_Aim of the exercise_: Revise the lines below by replacing "white painted wood" with "white timber" everywhere it appears, keeping everything else unchanged, and leave the pictures out of your answer.
====== Raw records ======
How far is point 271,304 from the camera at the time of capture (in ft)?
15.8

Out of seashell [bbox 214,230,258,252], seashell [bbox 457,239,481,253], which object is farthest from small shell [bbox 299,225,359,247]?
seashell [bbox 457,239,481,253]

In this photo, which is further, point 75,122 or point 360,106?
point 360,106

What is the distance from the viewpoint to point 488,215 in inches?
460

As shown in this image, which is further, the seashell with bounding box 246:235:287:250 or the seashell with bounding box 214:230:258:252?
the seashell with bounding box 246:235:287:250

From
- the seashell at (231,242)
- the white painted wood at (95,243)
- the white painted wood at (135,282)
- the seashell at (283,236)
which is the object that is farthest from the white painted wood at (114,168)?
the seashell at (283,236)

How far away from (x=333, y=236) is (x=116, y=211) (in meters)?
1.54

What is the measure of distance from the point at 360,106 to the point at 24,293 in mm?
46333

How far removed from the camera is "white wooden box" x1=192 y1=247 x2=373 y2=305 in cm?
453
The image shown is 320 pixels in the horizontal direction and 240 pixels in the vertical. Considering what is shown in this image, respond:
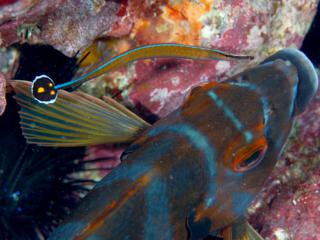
======
_Task response_:
How far is point 271,304 from the camera at the time of capture (in ft)?
15.8

Out of seashell [bbox 214,230,258,252], seashell [bbox 457,239,481,253], which object is farthest from small shell [bbox 299,225,359,247]?
seashell [bbox 457,239,481,253]

In this photo, which is further, point 75,122 or point 360,106?
point 360,106

What is the distance from the viewpoint to point 488,215 in inches?
460

As shown in this image, which is further, the seashell with bounding box 246:235:287:250 or the seashell with bounding box 214:230:258:252?
the seashell with bounding box 246:235:287:250

From
- the seashell at (231,242)
- the white timber at (95,243)
- the white timber at (135,282)
- the seashell at (283,236)
which is the object that is farthest from the white timber at (114,168)?
the seashell at (283,236)

How far away from (x=333, y=236) is (x=116, y=211) (in meters)?
1.54

What is the measure of distance from the point at 360,106 to the point at 24,293 in mm?
46333

How far removed from the camera is "white wooden box" x1=192 y1=247 x2=373 y2=305 in cm?
453
The image shown is 320 pixels in the horizontal direction and 240 pixels in the vertical. Considering what is shown in this image, respond:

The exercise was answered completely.